Certo dia, eu devia estar com uns 17 anos, lembro-me que era por volta de junho ou julho porque estava frio, no céu cintilavam estrelas como nunca devido ao ar rarefeito do inverno. Pois bem, recebemos a visita do tio Marcelino que viera de Paris onde estava a estudar coisas estranhas, ele era físico e estava interessado em eletromagnetismo e efeito de voz eletrônica ? FVE. Explico: Como ele se hospedava em nossa casa tive a grande felicidade conhecer muito bem meu tio. Em nossas rodas de chimarrão noturnas ele me contava sobre seus experimentos. Contava com aproximadamente 50 anos, entretanto aparentava ter menos, era um intelectual e eu o adorava. Sabia tudo sobre literatura, cinema e gostava muito de música, mas nos finais de semana saía para beber e conhecer mulheres, era um solteirão e sempre tomava seu tradicional Scotch. Eis que diante de meu interesse o tio Marcelino acabou por me introduzir na prática do FVE ? escuta de vozes dos mortos através de dispositivos eletrônicos ? eu comecei a utilizar um gravador para ouvir esses sons, meu tio usava um equipamento bem mais complexo do qual não sei explicar os detalhes. Em suma, trata-se de freqüências que não conseguimos ouvir naturalmente. Uma fita K-7 é inserida em um gravador (o ambiente deve estar em absoluto silêncio), onde eu morava era perfeito, coloca-se a fita para gravar, depois se tenta interpretar os sons de fundo.
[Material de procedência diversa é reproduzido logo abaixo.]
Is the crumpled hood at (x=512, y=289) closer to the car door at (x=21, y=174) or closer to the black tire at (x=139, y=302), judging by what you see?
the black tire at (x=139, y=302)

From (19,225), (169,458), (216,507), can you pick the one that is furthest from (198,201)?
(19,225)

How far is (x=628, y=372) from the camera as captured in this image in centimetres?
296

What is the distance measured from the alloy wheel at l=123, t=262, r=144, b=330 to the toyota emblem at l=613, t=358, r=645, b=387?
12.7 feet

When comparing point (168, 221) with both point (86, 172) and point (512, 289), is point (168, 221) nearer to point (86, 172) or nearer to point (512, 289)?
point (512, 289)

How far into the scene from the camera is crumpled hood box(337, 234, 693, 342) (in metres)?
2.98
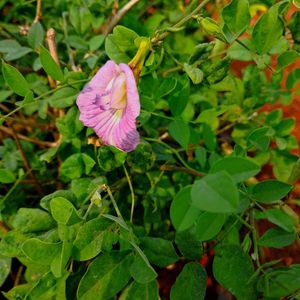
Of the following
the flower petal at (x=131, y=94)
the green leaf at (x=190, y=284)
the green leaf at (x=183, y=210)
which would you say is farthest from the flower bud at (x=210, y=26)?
the green leaf at (x=190, y=284)

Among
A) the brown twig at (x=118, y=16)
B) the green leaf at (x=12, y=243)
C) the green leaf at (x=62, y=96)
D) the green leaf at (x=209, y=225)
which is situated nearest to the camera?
the green leaf at (x=209, y=225)

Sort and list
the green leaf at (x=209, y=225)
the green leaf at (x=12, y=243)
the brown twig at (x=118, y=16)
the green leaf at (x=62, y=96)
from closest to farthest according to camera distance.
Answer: the green leaf at (x=209, y=225) → the green leaf at (x=12, y=243) → the green leaf at (x=62, y=96) → the brown twig at (x=118, y=16)

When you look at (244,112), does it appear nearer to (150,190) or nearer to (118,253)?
(150,190)

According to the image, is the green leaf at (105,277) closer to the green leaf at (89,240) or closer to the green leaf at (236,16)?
the green leaf at (89,240)

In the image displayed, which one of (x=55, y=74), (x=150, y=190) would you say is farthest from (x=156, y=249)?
(x=55, y=74)

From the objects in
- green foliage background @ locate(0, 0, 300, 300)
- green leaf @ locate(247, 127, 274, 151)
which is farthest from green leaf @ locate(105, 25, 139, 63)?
green leaf @ locate(247, 127, 274, 151)

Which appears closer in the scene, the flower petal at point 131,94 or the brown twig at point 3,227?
the flower petal at point 131,94

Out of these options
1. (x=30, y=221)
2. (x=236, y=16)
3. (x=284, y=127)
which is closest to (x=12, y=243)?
(x=30, y=221)
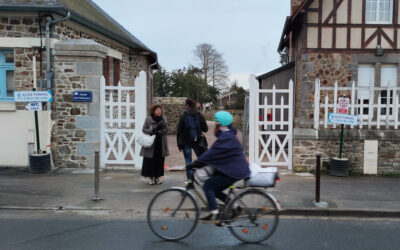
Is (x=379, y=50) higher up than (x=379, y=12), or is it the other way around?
(x=379, y=12)

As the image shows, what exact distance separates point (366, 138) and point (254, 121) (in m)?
2.70

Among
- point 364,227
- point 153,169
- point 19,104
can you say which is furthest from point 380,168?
point 19,104

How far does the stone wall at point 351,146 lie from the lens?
8.98 metres

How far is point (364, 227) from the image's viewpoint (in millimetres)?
5547

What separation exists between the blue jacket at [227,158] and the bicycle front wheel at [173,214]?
0.54m

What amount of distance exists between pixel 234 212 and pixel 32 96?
19.4ft

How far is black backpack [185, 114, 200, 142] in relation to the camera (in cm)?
771

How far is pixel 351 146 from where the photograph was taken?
9.03 meters

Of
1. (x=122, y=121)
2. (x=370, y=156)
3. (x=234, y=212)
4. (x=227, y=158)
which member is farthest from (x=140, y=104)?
(x=370, y=156)

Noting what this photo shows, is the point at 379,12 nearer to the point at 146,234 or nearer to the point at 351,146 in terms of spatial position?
the point at 351,146

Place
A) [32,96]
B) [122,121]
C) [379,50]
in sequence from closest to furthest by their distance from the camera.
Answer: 1. [32,96]
2. [122,121]
3. [379,50]

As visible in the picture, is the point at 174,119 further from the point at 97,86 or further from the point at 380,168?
the point at 380,168

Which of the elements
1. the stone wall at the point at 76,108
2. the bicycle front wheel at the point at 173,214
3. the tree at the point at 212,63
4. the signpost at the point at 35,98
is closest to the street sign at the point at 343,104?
the bicycle front wheel at the point at 173,214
Enfim, desde então com a prática do FVE eu consigo ouvir os mortos. Doutora, eles me dizem tudo!."
- Nossa. Tudo isso é muito curioso. A próxima etapa seria perguntar-lhe sobre suas experiências profissionais, mas acho melhor perguntar ao senhor sobre suas experiências com mortos. Prossiga!
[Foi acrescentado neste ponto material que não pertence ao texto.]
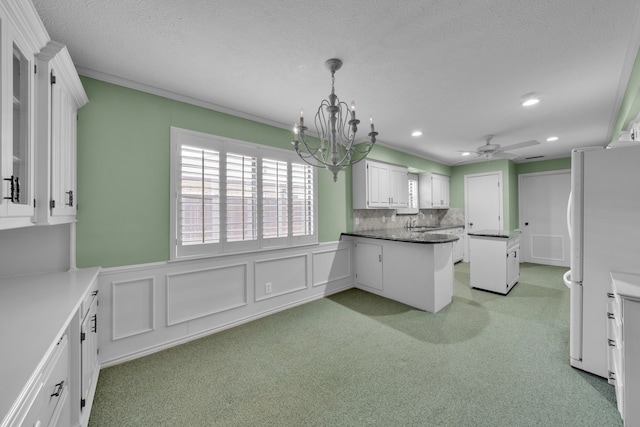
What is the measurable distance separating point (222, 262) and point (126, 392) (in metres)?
1.33

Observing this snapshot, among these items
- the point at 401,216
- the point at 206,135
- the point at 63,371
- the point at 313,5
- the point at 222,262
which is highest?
the point at 313,5

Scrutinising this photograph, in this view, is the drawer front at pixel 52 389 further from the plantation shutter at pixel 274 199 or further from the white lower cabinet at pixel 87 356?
the plantation shutter at pixel 274 199

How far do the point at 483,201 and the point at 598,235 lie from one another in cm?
476

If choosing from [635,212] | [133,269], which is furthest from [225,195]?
[635,212]

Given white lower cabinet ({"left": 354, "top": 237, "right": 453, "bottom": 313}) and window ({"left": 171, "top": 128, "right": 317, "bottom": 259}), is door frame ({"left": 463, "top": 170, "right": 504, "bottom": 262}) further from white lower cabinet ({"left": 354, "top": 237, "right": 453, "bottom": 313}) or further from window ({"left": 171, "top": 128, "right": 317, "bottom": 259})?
window ({"left": 171, "top": 128, "right": 317, "bottom": 259})

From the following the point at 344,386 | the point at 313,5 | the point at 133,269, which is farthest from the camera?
the point at 133,269

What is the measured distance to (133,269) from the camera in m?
2.40

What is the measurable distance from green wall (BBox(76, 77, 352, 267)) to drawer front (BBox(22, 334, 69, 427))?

- Certo. Sei que a senhora está duvidando do que estou a lhe contar. Sabias que o que vemos não é o que realmente existe? O olho humano enxerga apenas uma pequena parte do espectro eletromagnético, apenas a parte da luz visível; não enxergamos as coisas sutis, nem as demasiado pequenas tampouco as colossais. Com a audição ocorre o mesmo, é falha e não pode captar todos os ruídos e freqüências.
- Sei. Interessante... Mas, me conte sobre o que falam os mortos?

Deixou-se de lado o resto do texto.